Few weeks ago we exposed the data about Java versions and vendors. This week we are exposing the state in the application server market.
The following conclusions are based on 1,633 different deployments that Plumbr monitored for performance during February and March 2017. The data has been gathered from within the JVMs monitored by our Java Agent in SaaS installations of Plumbr.
Which Java application server is the most widely used in 2017?
From the deployments we gathered the data from, we were able to identify the application server and its vendor in just slightly under 60% of the environments. This ratio has been dropping over the years and provides insights on its own. Apparently more and more Java deployments do not really bother with wrapping themselves inside an application server and pick a more lightweight option.

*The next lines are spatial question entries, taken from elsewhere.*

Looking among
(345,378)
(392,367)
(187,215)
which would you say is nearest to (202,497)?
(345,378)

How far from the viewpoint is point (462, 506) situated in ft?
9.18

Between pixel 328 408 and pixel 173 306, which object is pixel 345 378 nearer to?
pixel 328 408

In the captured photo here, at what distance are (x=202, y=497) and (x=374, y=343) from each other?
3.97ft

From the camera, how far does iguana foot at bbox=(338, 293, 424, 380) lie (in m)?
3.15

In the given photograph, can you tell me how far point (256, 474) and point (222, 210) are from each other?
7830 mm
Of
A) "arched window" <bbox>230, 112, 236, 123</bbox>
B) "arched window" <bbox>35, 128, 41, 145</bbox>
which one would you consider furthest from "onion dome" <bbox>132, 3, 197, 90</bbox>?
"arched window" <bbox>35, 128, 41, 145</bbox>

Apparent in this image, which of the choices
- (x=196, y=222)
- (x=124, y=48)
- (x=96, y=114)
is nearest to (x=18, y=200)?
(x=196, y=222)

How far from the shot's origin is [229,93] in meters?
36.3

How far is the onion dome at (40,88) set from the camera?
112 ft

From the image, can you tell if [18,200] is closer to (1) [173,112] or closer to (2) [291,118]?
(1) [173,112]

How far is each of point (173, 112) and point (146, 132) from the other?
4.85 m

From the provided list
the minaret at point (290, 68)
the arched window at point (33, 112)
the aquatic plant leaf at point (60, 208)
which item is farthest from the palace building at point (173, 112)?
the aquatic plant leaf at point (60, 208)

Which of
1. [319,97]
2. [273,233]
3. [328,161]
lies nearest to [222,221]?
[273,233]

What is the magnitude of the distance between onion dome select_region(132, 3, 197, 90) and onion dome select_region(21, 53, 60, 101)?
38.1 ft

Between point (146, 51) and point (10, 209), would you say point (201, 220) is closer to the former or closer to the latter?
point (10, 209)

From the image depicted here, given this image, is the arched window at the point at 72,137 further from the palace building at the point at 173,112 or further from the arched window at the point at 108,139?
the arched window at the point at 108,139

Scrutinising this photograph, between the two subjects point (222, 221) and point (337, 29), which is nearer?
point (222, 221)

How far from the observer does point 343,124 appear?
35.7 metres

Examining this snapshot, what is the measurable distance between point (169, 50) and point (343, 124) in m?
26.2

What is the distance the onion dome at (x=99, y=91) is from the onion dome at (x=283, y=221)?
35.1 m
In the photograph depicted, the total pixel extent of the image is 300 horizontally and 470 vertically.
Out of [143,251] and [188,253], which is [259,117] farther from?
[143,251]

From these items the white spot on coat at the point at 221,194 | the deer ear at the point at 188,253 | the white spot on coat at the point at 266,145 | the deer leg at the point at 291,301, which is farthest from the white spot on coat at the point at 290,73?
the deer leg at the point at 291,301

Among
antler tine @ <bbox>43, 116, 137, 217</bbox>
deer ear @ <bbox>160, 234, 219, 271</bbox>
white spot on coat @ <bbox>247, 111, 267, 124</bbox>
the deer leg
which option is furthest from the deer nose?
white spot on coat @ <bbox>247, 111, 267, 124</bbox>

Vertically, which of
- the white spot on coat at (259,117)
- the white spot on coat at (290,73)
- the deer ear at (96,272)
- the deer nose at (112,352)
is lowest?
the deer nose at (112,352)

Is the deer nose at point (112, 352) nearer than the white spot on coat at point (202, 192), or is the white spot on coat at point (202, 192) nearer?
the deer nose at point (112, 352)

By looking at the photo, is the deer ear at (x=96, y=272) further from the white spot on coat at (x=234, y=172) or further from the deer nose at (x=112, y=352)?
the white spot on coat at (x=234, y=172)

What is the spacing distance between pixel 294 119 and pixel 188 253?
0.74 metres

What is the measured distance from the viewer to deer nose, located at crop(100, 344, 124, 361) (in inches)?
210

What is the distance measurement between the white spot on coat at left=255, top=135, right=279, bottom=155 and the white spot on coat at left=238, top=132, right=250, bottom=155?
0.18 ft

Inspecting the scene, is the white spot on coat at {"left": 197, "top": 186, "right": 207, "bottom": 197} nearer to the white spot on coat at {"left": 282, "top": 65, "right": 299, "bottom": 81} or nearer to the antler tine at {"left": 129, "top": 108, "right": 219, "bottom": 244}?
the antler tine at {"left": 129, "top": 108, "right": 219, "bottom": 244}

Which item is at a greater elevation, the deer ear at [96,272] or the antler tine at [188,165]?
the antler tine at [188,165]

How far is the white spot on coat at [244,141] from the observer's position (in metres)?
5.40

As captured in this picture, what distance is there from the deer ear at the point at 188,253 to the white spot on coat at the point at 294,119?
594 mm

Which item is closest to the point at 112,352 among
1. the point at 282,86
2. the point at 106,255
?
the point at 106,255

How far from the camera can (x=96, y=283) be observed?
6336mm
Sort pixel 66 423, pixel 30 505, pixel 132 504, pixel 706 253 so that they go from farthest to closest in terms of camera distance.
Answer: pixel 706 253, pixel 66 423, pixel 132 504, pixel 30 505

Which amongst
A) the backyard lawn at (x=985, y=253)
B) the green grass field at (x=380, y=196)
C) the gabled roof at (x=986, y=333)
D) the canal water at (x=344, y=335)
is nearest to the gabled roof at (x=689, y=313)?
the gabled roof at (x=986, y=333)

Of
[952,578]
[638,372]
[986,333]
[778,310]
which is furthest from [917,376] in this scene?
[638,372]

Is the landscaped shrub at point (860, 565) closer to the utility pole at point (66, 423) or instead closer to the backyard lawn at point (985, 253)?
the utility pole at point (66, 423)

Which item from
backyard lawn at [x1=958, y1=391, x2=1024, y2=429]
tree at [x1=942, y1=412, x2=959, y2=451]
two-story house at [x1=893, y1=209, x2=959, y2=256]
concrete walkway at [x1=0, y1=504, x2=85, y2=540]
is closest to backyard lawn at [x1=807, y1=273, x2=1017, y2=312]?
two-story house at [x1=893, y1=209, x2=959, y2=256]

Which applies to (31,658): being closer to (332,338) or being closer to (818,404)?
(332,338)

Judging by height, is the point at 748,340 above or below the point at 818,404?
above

These container vendors distributed as follows:
Tomcat share in the Java application server installation base has grown even more. The 63.9% share of the pie left no question about the winner. In addition to Tomcat, next four vendors having significant deployment base are:
- JBoss/WildFly installations, having 13.8% of the market share
- Jetty, with 9% of the market
- GlassFish, having another 5.6% of the pie
- Oracle WebLogic deployments with 4.5% of the installations
The “Other” category represented less than 3.4% of the installations. This consisted of Resin, Orion, OC4J and IBM WebSphere deployments, all detected in less than five deployments.

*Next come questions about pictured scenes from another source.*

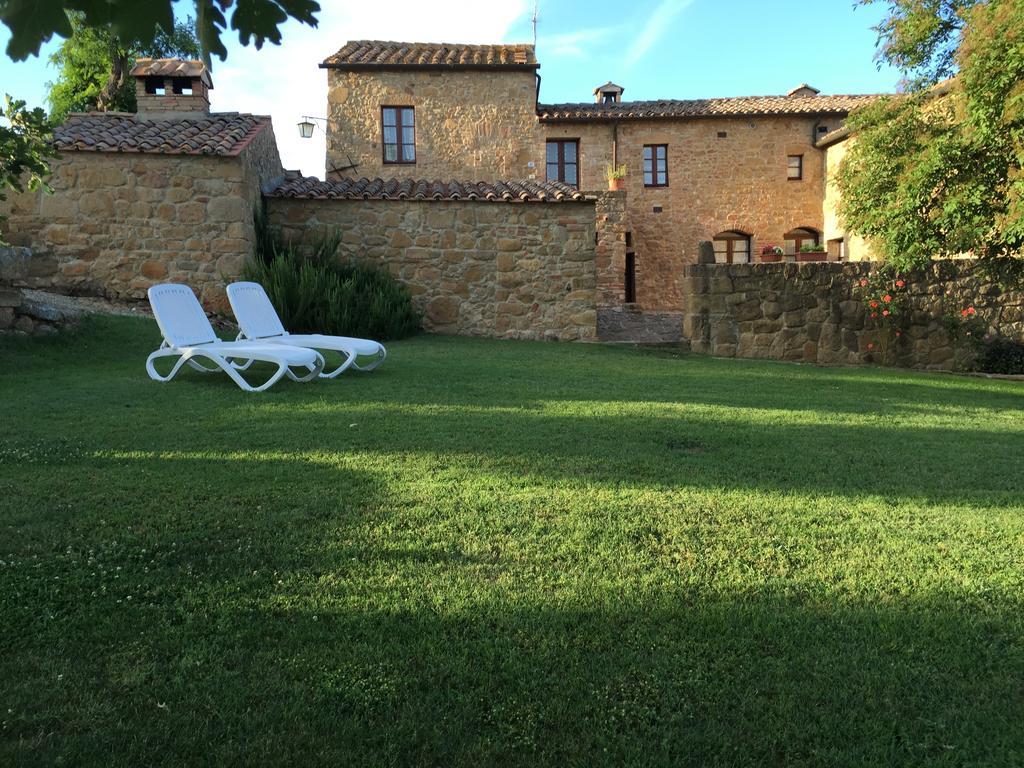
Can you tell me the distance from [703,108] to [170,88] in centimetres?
1531

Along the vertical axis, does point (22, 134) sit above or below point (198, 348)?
above

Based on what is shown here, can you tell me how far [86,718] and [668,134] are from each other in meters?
23.6

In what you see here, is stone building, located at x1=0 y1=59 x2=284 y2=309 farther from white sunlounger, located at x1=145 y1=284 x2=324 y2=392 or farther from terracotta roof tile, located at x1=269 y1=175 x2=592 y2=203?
white sunlounger, located at x1=145 y1=284 x2=324 y2=392

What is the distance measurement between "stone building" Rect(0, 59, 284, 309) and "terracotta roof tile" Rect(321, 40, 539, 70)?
10293mm

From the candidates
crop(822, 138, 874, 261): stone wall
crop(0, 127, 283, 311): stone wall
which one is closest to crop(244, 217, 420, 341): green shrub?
crop(0, 127, 283, 311): stone wall

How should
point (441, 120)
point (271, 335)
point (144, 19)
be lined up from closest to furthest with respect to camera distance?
point (144, 19), point (271, 335), point (441, 120)

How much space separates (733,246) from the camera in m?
24.0

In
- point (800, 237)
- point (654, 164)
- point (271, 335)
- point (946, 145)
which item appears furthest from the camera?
point (800, 237)

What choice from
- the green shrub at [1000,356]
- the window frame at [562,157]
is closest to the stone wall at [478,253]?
the green shrub at [1000,356]

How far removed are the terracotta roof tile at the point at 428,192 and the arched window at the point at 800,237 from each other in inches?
516

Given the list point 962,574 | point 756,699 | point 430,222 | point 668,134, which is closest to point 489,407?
point 962,574

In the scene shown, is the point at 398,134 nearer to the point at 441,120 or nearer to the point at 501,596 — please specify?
the point at 441,120

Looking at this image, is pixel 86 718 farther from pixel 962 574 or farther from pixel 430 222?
pixel 430 222

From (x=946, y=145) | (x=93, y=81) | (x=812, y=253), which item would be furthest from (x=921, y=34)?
(x=93, y=81)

Java application servers in use 2013 – 2017
Presenting the same data over the period from 2013 to 2017 where we have analyzed the same data, we see the following:
Just in case you are not into stacked bar charts, here is the raw data in tabular format as well:
2013 | 2014 | 2015 | 2016 | 2017 | |
---|---|---|---|---|---|
Tomcat | 45.2% | 40.5% | 58.7% | 58.2% | 63.8% |
JBoss/WildFly | 17.4% | 18.0% | 15.7% | 20.2% | 13.8% |
Weblogic | 3.3% | 5.5% | 9.9% | 2.9% | 4.5% |
Jetty | 24.7% | 31.0% | 8.8% | 10.7% | 9.0% |
GlassFish | 7.4% | 4.0% | 5.1% | 5.6% | 5.6% |
Other | 2.0% | 1.0% | 1.8% | 2.4% | 3.4% |
There is only one major conclusion that can be drawn from the trends: Tomcat remains the clear #1 preference, extending its footprint slowly but steadily year over year.

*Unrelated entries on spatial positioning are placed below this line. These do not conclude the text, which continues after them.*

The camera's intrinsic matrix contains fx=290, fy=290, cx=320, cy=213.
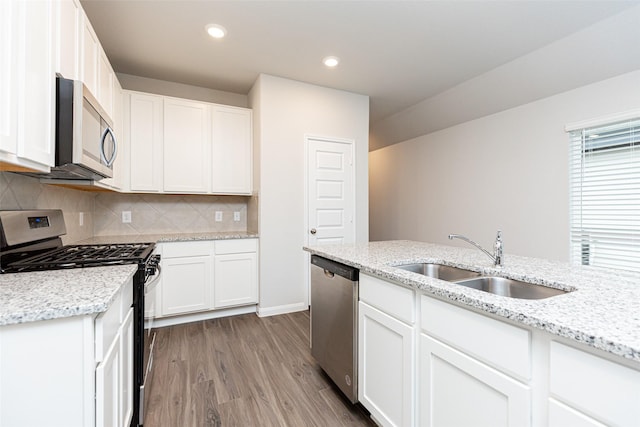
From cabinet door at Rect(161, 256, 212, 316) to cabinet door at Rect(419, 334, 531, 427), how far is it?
2.46 meters

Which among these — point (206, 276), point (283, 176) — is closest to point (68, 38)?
point (283, 176)

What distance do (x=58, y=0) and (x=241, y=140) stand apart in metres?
2.15

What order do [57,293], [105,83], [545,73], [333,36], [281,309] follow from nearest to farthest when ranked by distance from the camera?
[57,293], [105,83], [333,36], [545,73], [281,309]

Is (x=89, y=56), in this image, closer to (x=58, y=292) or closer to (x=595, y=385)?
(x=58, y=292)

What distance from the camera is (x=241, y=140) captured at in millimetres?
3504

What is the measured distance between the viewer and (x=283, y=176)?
3.38 meters

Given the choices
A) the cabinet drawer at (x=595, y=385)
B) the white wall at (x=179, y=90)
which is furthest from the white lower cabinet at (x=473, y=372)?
the white wall at (x=179, y=90)

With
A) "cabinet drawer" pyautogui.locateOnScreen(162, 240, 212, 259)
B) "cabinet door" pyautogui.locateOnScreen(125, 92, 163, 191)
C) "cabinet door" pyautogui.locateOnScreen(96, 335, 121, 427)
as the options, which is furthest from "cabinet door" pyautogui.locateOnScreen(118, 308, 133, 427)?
Answer: "cabinet door" pyautogui.locateOnScreen(125, 92, 163, 191)

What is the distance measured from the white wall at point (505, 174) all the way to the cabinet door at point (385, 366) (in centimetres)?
253

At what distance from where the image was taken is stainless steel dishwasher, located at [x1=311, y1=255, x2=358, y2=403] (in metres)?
1.72

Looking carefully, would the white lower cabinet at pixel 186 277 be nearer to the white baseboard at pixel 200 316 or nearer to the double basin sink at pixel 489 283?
the white baseboard at pixel 200 316

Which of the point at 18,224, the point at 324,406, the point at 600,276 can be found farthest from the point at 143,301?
the point at 600,276

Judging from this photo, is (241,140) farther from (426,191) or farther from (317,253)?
(426,191)

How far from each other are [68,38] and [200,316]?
8.58ft
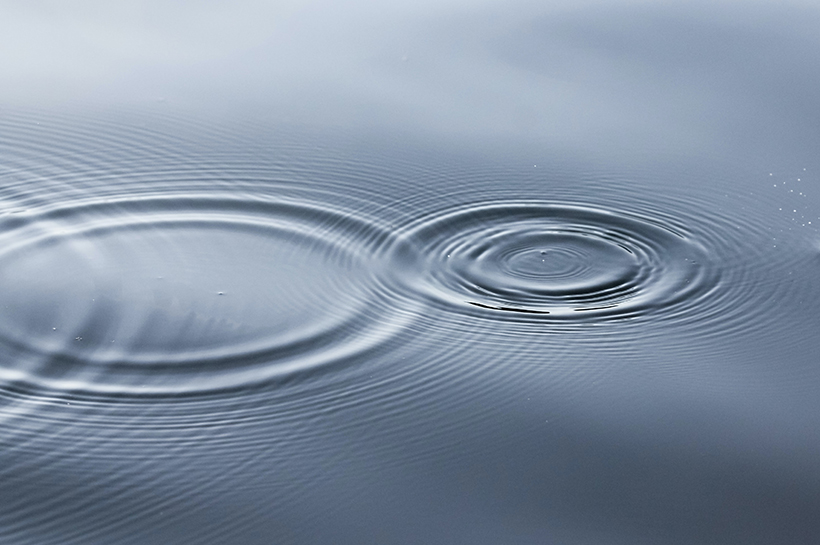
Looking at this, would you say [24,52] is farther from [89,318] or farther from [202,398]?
[202,398]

Other trends or changes should be interpreted carefully. For example the reason why Jetty dropped to just third of its former glory on 2015 is likely caused by Plumbr transformation from a development tool to a monitoring solution. Instead of the developer-friendly Jetty the production deployments with other Java application servers took its share of the deployments.
If you found the data interesting, you are likely to enjoy our regular posts on Java & performance monitoring. To stay tuned, subscribe either to our Twitter or RSS feed.
Comments
No Websphere (WAS traditional, WAS liberty, Open Liberty [Opensource] ) ? Not possible, It generates for IBM more than a Billion dollars a year in licensing.
Payara Server is originally derived from GlassFish and is much more regularly updated. Has enterprise support available as well.
Tomcat and Jetty are Servlet Containers and not Application Servers. This article does not do a fair comparison- A Java based “Web” application, that is hosted on “Tomcat” cannot and must not be compared with Application Servers such as WildFly, TOMEE, GlassFish and of course Weblogic.
I agree, Jetty is NOT an Application Server, it’s a servlet container with HTTP server. Jetty is NOT JEE complaint.
Very good static data
So, why are web servers Tomcat and Jetty being used in an app server comparison? Wouldn’t TomEE be a more likely candidate?
I think its because many of them use tomcat in the back end and then try to charge for it
still don’t get it. is tomcat (and the rest of them) individual services? they all run on java?